▸ **Challenge A**:
List every image file format named in the forum thread on building a website.
▸ **Challenge B**:
In the forum thread on building a website, swap "includes" for "templates" and write out the passage from "Should I use CSS" up to and including "to prepare for.".
▸ **Challenge C**:
Decide whether each statement agrees with the forum thread on building a website. Answer yes or no, and quote the words that settle it.
(i) ChunkyTeXas expects the community site to get more than 500 members.
(ii) thecoalman says the alpha channel of .png is supported in IE7.
(iii) covert215 says a CMS is hard to expand.

▸ **Text excerpt**:
....
# Best way to build a website (ie: best way to maintain, edit, etc)



## ChunkyTeXas (Dec 14, 2002)

Hey guys, got a question.

I already know how to build websites using XHTML, CSS, PHP, ETC. but i was just wondering what are some important or popular tips to remember in building a website. I guess I should be more precise. What's the best way to prepare a website for users and the best possible way to maintain it?

I am building a community site, and although i doubt it will get more than 500 or so members, i just want to make sure it's built solid and can be maintained and edited properly. Also, what's the best way to make sure the database infustructure is solid and everything loads properly and i wont be using usage that i shouldnt have to?

Should I use CSS to maintian websites or should i just use includes and have 5 or 6 includes? Should I use a CMS? For some reason I feel like ill get the site up and it runs smoothly only for something to pop up a year later (ie: i should have added this section, or left something open to edit)...thats what i want to prepare for.


----------



## covert215 (Apr 22, 2006)

If you start out w/ a CMS and you familiarize yourself with its API, you can easily make modifications at later dates. They are very expandable.


----------



## thecoalman (Mar 6, 2006)

Besides using includes and external style sheets for everything You may want to consider using .png's instead of .gif or .jpg. The biggest advantage to .png is the alpha channel which is not supported in IE6 (there are some hacks) but it is suuported in IE7.

This solves one of the biggeest problems when designing a site which is matching images to the background. If you're like me you prefer to blend images even if it's a simple 2 px soft edge. This meant either setting the background of a .jpg to the same color as the background on the website or using gif. Transparent gif's still have to match the background around the edges....

I wouldn't go using it yet but if you have all your files named .png you can implement the alpha channel on new images in year or two when IE7 is widely distributed. In other words you won't have to go back and find every link to the images to chage them. Just change the files themselves.


----------
....
▸ **Information given**:
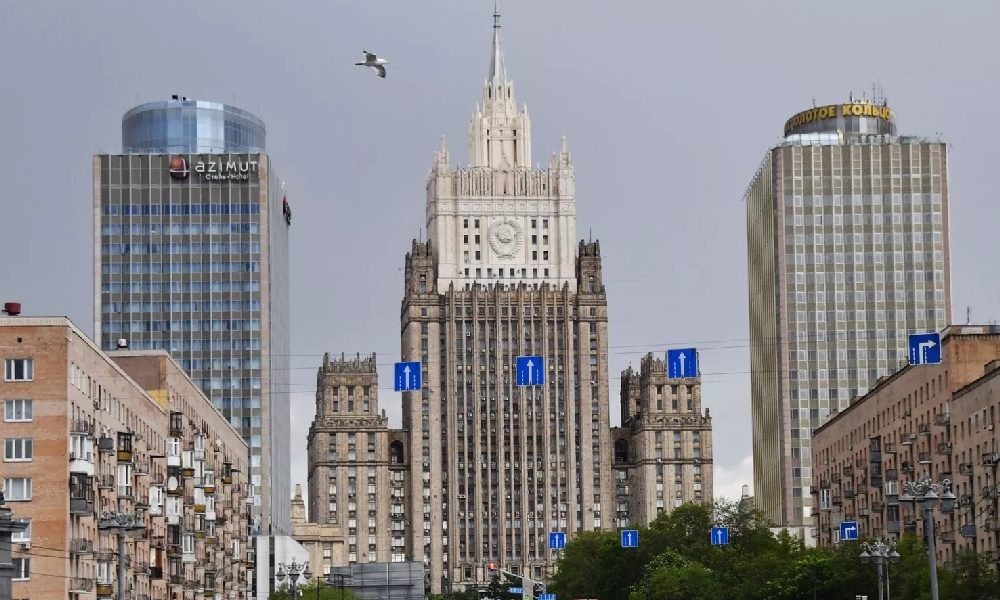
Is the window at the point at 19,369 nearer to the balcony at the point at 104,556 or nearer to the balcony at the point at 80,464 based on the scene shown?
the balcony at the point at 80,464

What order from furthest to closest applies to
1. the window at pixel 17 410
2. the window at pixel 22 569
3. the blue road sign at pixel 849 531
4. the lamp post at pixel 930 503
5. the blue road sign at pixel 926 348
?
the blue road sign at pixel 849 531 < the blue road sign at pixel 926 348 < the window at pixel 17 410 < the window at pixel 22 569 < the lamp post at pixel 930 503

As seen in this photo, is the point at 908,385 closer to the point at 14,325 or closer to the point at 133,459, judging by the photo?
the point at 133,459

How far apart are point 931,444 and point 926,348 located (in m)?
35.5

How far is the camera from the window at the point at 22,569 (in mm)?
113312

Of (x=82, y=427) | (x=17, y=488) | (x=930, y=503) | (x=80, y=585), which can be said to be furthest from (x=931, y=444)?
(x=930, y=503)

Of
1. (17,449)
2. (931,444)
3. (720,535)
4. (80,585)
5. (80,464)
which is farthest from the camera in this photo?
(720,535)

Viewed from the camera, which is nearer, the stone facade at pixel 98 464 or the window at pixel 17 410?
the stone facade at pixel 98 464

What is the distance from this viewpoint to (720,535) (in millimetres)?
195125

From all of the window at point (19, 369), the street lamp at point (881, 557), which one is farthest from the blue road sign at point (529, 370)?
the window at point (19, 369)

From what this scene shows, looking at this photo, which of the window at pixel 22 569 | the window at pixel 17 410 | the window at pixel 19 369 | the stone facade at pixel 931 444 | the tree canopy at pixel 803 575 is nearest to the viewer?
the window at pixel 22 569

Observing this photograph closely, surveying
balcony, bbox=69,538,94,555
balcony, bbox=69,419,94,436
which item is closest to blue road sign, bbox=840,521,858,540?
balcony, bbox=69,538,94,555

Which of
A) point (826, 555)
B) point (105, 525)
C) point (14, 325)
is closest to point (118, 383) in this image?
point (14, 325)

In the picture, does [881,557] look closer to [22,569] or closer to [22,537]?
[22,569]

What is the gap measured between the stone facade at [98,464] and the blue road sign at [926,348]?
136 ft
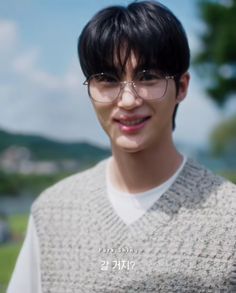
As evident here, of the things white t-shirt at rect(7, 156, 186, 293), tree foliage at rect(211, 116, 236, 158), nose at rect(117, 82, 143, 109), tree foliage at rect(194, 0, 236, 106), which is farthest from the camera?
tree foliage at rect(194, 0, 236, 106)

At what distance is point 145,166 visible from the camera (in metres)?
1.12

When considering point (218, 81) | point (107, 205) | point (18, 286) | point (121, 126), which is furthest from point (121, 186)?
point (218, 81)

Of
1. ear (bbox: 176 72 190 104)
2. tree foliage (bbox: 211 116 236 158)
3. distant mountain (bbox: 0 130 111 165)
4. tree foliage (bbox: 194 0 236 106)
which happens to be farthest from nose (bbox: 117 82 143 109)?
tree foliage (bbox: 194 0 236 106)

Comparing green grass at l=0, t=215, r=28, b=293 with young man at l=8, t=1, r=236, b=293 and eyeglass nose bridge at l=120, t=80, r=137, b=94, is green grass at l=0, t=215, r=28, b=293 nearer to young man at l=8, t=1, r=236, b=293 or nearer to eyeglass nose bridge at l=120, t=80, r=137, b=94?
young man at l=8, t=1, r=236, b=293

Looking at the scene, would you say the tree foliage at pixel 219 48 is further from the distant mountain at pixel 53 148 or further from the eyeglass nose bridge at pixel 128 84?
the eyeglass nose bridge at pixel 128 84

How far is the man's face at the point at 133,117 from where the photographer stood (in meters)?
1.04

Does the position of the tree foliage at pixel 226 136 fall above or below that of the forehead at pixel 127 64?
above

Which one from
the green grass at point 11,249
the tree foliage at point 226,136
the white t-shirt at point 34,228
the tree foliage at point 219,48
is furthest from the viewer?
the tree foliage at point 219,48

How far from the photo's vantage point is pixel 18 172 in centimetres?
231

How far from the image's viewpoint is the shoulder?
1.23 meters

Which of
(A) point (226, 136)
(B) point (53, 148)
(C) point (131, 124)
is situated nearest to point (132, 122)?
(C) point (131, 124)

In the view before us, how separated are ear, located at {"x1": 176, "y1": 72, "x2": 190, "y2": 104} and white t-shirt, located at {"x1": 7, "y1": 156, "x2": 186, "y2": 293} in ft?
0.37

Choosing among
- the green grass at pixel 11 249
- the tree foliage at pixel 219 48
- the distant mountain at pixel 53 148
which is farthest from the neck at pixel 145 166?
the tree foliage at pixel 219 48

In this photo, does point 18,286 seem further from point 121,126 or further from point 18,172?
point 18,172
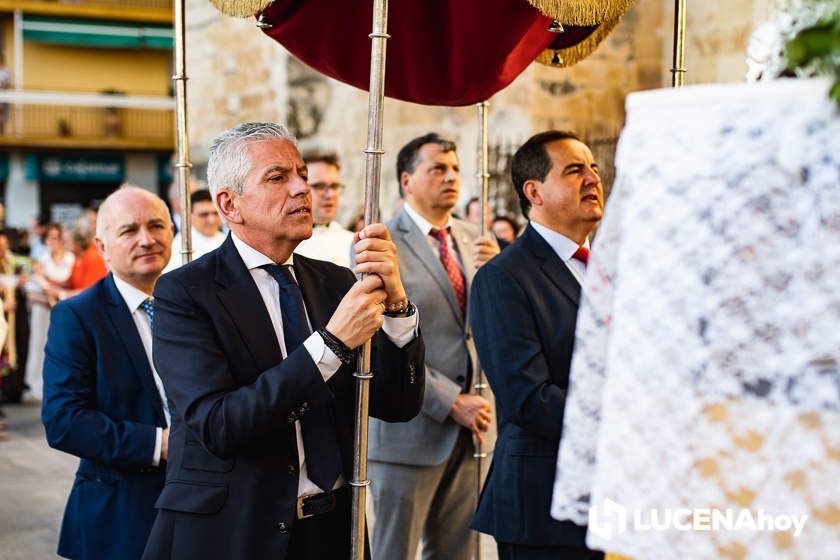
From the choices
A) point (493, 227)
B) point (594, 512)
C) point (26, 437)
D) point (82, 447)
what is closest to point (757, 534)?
....
▸ **Correct output A**:
.png, .gif, .jpg

▸ **Correct output B**:
Should I use CSS to maintian websites or should i just use templates and have 5 or 6 templates? Should I use a CMS? For some reason I feel like ill get the site up and it runs smoothly only for something to pop up a year later (ie: i should have added this section, or left something open to edit)...thats what i want to prepare for.

▸ **Correct output C**:
(i) No: "although i doubt it will get more than 500 or so members"
(ii) Yes: "but it is suuported in IE7"
(iii) No: "They are very expandable."